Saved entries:
====================

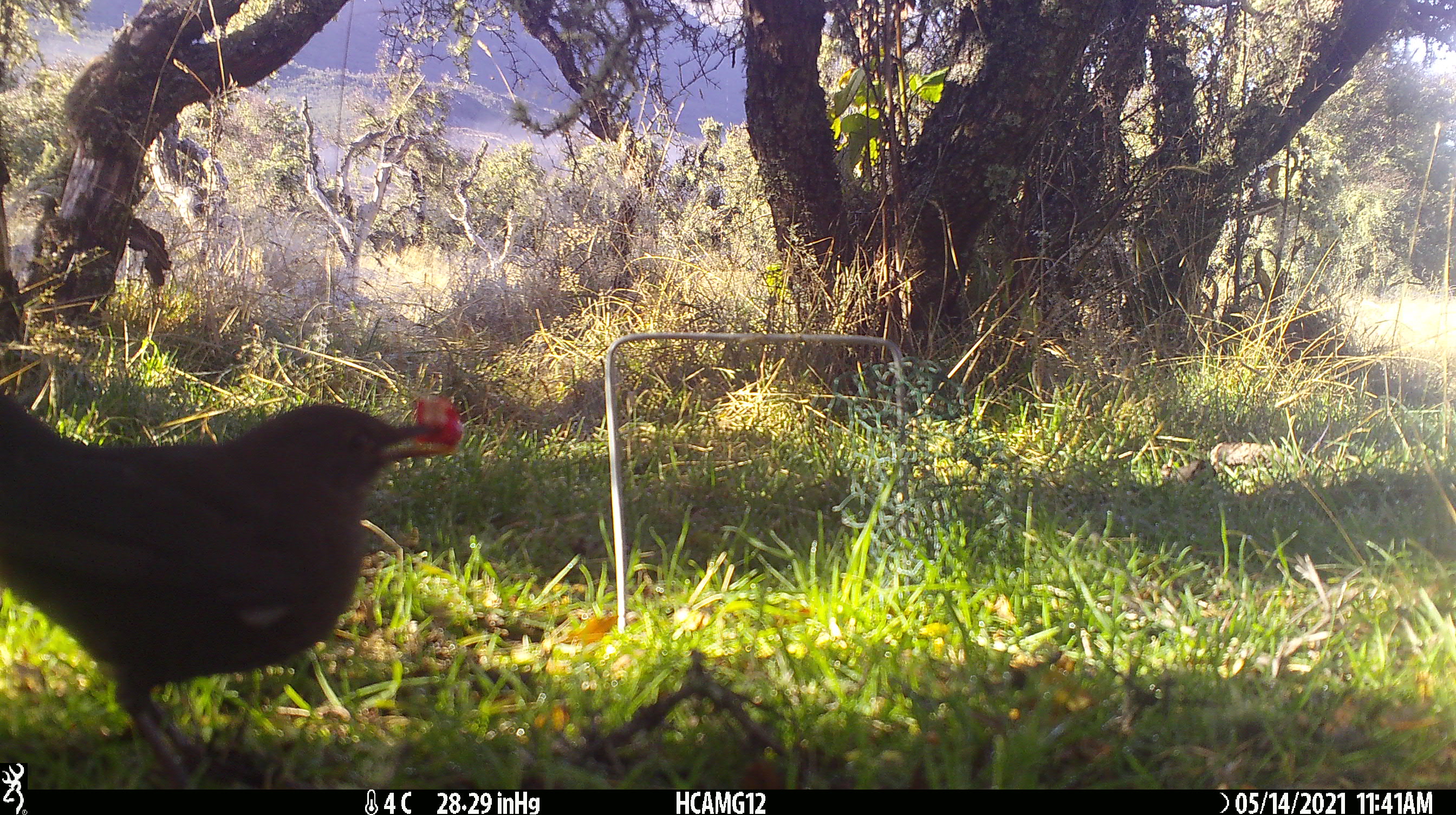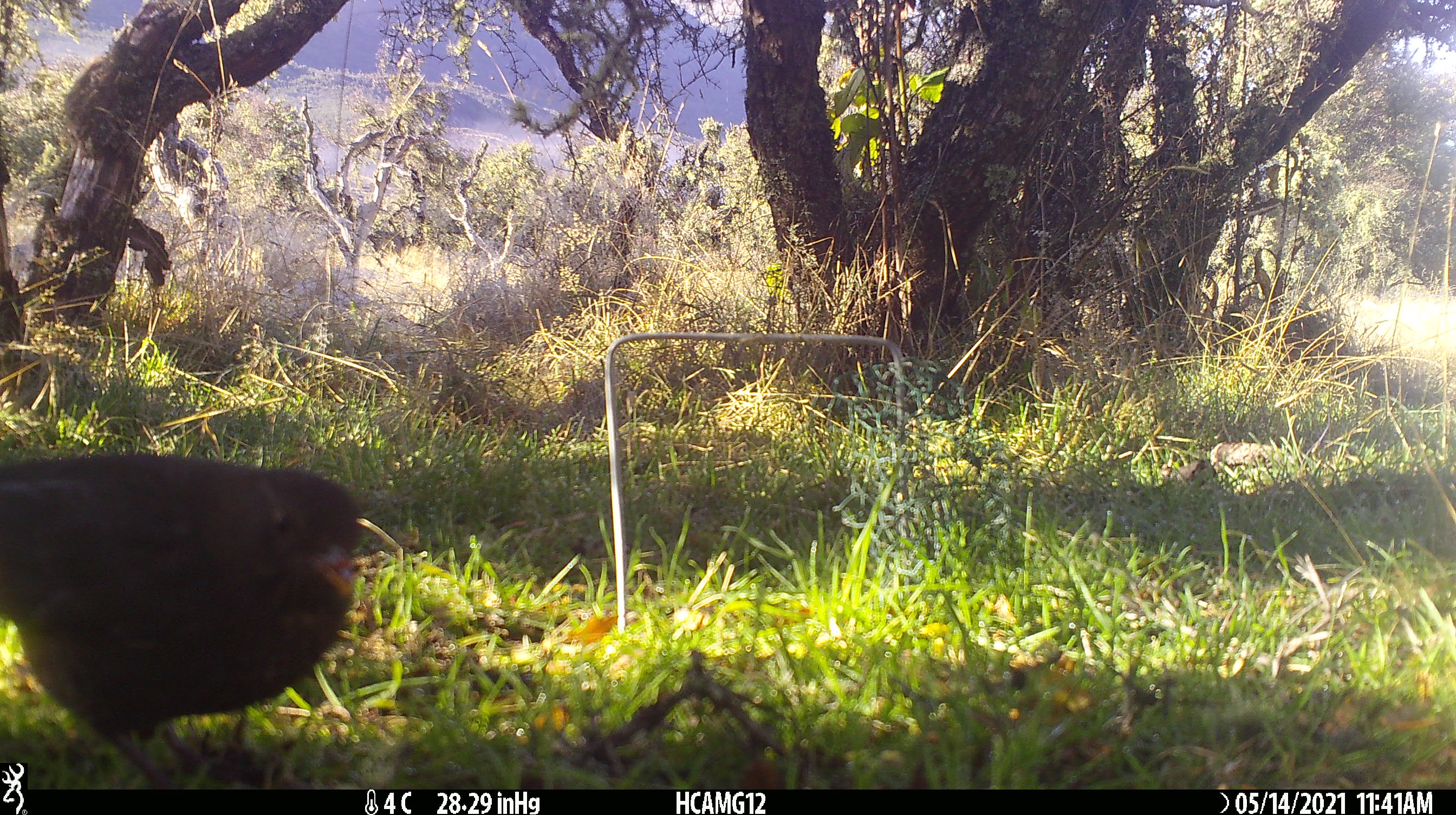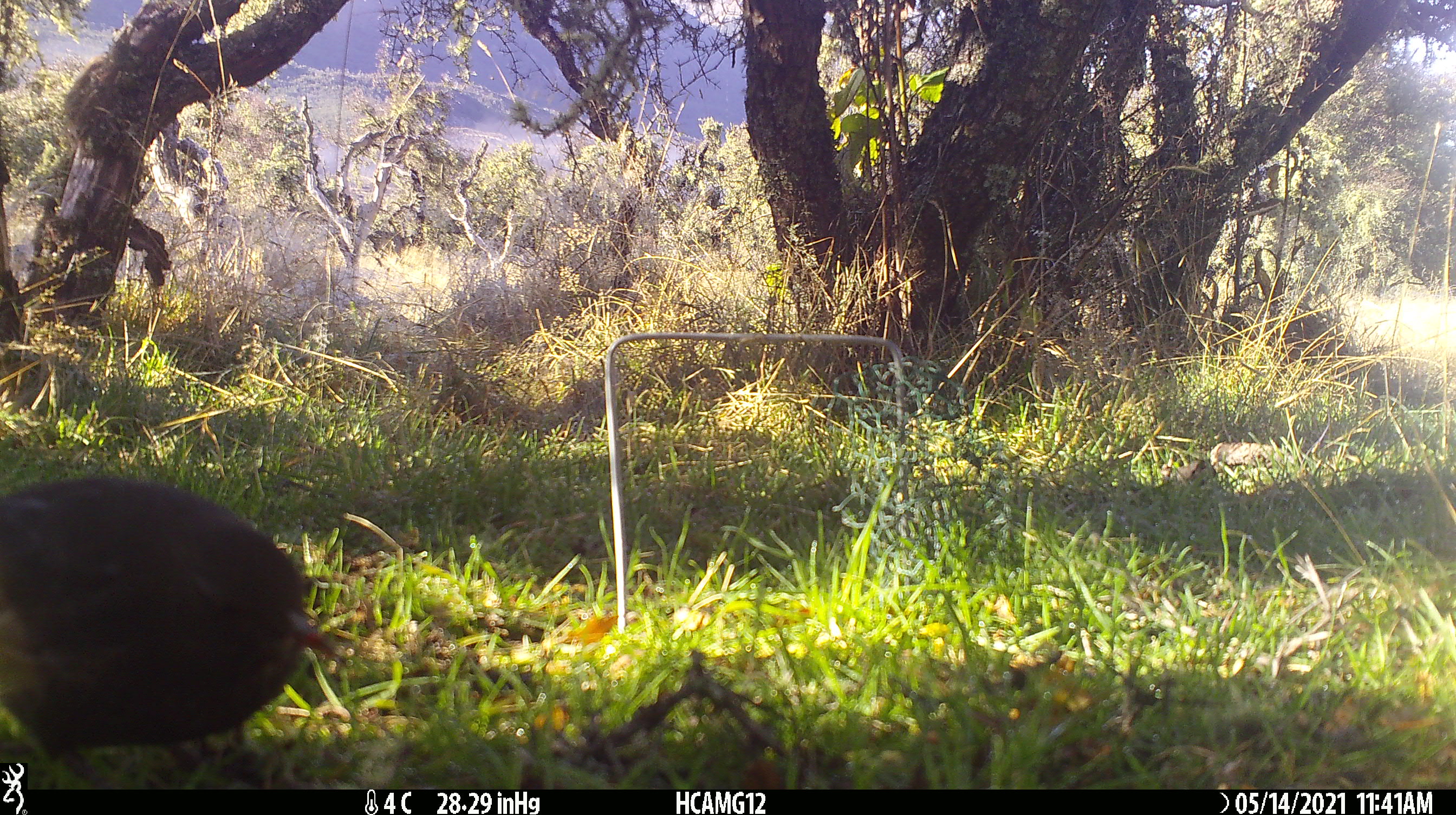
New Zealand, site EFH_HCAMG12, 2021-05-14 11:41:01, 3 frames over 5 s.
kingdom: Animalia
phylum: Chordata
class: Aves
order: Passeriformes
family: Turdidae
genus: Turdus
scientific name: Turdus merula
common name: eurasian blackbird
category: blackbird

====================

• What you have to do: Your reply should be the full data above, copied exactly, with no pictures in it.

• Expected answer:
New Zealand, site EFH_HCAMG12, 2021-05-14 11:41:01, 3 frames over 5 s.
kingdom: Animalia
phylum: Chordata
class: Aves
order: Passeriformes
family: Turdidae
genus: Turdus
scientific name: Turdus merula
common name: eurasian blackbird
category: blackbird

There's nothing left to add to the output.